SOURCE EXCERPT =
__________________________________________________
Manchester Orchestra

MassConcerts & Bowery Boston presents

Manchester Orchestra

Tigers Jaw, Foxing

Sat, September 30, 2017

7:00 pm

Palladium

Worcester, MA

$25 advance / $29.50 day of show

This event is all ages

Manchester Orchestra
Manchester Orchestra
Searching for the sonic direction of what would become their fourth full-length album, the hard-hitting COPE, earlier this year; Manchester Orchestra discovered something pretty amazing. The unapologetically heavy anthems seemed to work just as well (or even better) when stripped to their essence. “We were noticing that all the beautiful, slow stuff was working with all the really loud and fast stuff,” said lead vocalist, Andy Hull. “The seed was planted to go back and create a full circle of an album.”

So when Hull went into SiriusXM’s Alt-Nation studios and recorded a stripped-down version of “Top Notch” on the eve of releasing COPE this past April, it was with a measured degree of intent. The quiet presentation and simple arrangement forced the song’s warm lyric and beautiful melody to the fore, which actually made the track itself sound bigger. The fan reaction to the new version of “Top Notch” was powerful and instant (as was the great support from SiriusXM), further reinforcing the band’s desire to reshape these songs in a new and different way. Over the summer of 2014, in the same studio where they originally forged COPE; the band re-imagined the songs with a renewed sense of purpose and fresh perspective. Using Fender Rhodes, piano, vocal re-arrangements and strings, Manchester Orchestra, with an assist from illustrious sound mixer Phil Ek (Built To Spill, Beach House, Fleet Foxes), transformed COPE’s eleven tracks into something completely new and mesmerizing: HOPE.

“We were really proud of the stuff we were recording but Phil did an amazing job on the mixes,” Andy notes. “It was the perfect reverb on my voice – I’d never heard my vocals mixed that way.”





Although the track listing on HOPE is identical to its companion, Andy did shift the lyrics on a few tracks, exploring other aspects of the stories he’d told on COPE, hoping to invest the narratives with a fresh perspective. A string quartet recorded parts for several tracks at Red Bull Studios in Los Angeles and the band used those to create textural elements that build on the ethereal aesthetic of the songs. “Our goal was to be as sensitive as possible about not overcrowding the music, and letting it breathe and aiming for pretty,” Andy says. “We aimed for nasty and guttural stuff on COPE and this was more like, ‘How pretty can this be?’ I’ve always liked both sensibilities. This was an opportunity to see if we could sit down and do it for a whole album.”
__________________________________________________
DATASET =
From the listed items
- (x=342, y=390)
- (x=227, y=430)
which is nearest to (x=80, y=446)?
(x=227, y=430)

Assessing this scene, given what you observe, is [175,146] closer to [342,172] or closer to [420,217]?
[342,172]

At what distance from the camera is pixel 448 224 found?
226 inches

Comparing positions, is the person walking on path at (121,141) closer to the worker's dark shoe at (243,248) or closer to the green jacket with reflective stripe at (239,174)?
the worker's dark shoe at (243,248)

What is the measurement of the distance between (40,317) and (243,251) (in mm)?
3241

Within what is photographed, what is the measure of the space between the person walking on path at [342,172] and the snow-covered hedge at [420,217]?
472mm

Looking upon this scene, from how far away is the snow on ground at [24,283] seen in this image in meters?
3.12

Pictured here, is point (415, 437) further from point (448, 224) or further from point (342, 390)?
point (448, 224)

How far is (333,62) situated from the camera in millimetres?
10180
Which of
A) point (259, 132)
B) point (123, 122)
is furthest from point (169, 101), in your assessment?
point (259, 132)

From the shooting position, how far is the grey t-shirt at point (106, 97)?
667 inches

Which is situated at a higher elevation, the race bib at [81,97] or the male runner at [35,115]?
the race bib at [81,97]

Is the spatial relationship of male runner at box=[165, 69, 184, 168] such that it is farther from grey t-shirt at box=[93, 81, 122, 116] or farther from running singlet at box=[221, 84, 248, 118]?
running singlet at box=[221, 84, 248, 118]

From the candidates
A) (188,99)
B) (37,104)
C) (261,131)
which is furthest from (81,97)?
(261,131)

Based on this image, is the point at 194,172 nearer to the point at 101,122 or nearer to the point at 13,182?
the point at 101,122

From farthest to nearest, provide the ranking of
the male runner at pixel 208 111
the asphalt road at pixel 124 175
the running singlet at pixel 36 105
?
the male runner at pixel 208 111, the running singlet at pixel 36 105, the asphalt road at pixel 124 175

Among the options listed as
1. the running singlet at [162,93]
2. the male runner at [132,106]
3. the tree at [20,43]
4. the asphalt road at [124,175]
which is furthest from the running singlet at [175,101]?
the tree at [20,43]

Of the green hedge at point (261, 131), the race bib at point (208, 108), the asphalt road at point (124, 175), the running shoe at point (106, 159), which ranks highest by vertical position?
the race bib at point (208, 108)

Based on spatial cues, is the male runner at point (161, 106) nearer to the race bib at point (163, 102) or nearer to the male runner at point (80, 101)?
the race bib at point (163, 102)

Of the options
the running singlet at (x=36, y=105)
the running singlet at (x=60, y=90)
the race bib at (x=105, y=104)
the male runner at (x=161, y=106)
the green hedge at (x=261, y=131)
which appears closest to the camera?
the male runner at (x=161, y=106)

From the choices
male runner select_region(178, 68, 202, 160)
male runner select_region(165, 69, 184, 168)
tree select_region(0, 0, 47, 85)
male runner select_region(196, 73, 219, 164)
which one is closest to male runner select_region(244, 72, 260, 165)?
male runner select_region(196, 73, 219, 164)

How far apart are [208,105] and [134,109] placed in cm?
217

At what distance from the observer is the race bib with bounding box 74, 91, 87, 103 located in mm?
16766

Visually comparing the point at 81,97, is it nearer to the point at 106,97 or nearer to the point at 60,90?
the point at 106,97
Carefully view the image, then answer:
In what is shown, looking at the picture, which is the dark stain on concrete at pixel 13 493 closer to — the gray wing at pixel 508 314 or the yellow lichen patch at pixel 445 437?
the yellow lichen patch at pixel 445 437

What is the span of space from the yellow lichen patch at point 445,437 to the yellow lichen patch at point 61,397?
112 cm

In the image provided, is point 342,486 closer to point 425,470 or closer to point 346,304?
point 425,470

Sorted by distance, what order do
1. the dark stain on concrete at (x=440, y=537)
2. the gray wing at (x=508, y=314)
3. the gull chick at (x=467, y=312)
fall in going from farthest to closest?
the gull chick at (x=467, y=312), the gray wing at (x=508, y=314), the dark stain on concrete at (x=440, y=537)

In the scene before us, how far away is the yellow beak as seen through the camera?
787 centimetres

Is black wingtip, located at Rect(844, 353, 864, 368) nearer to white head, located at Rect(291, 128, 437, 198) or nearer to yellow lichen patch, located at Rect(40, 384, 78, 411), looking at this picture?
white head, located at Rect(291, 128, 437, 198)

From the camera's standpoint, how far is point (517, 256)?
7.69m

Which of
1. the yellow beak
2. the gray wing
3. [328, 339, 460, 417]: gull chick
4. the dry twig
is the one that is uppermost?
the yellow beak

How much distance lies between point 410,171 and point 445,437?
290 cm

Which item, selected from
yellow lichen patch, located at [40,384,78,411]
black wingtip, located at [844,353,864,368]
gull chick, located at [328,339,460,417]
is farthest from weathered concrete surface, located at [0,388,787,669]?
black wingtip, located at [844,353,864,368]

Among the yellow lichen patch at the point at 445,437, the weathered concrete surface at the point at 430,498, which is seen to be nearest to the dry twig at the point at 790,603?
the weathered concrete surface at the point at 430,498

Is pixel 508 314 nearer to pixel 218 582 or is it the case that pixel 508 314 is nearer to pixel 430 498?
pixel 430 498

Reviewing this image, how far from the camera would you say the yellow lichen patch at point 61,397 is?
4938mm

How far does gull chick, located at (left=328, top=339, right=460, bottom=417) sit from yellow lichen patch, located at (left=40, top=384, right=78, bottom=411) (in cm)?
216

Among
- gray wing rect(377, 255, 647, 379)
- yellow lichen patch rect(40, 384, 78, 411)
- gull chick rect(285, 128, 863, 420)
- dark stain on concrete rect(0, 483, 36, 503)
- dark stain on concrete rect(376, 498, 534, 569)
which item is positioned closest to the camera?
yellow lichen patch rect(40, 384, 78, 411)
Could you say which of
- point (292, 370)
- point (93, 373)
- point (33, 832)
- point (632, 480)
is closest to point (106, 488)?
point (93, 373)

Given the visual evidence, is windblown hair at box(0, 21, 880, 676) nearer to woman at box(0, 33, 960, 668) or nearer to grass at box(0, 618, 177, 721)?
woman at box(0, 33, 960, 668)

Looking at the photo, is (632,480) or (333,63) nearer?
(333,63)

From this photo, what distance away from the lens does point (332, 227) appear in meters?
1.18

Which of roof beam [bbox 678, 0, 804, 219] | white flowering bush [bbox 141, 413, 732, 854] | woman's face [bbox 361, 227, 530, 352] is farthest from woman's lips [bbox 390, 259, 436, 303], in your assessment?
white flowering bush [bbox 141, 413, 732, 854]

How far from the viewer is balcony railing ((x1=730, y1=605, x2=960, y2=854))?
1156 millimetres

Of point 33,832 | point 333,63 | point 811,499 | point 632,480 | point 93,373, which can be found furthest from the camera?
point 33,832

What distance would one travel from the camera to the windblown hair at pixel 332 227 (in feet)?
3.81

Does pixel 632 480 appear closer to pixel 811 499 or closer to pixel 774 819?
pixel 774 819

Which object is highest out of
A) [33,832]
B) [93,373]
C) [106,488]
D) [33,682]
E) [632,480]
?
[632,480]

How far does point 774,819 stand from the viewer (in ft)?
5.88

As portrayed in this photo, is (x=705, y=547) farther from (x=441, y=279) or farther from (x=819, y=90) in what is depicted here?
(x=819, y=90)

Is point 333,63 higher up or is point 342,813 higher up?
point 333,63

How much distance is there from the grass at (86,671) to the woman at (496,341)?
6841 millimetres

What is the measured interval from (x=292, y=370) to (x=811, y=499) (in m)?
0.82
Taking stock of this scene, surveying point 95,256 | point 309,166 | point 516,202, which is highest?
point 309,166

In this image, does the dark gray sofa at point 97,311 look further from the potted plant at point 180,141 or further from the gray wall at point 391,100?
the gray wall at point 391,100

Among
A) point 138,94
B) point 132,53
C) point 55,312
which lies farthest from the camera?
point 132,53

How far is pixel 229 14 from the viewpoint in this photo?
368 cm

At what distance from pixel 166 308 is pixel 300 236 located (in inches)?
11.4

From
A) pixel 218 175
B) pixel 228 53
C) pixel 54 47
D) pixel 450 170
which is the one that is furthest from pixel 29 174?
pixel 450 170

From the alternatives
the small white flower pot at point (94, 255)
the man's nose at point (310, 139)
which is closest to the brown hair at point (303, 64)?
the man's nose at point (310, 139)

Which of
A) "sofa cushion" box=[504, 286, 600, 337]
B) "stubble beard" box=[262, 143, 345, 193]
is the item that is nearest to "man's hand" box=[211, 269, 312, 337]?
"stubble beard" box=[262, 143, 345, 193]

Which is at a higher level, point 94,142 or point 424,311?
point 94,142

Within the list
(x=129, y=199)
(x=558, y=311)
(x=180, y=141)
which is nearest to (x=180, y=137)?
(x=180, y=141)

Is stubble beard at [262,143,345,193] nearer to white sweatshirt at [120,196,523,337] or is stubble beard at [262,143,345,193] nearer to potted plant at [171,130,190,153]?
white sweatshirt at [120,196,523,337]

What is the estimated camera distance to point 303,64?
__________________________________________________
PROBLEM DETAILS =
Using the Manchester Orchestra concert page, answer:
(a) At what venue and in what city is the show held?
(b) Which sound mixer helped the band make HOPE?
(c) Where did the string quartet record its parts?

OUTPUT OF THE EXERCISE =
(a) The Palladium in Worcester, MA.
(b) Phil Ek.
(c) At Red Bull Studios in Los Angeles.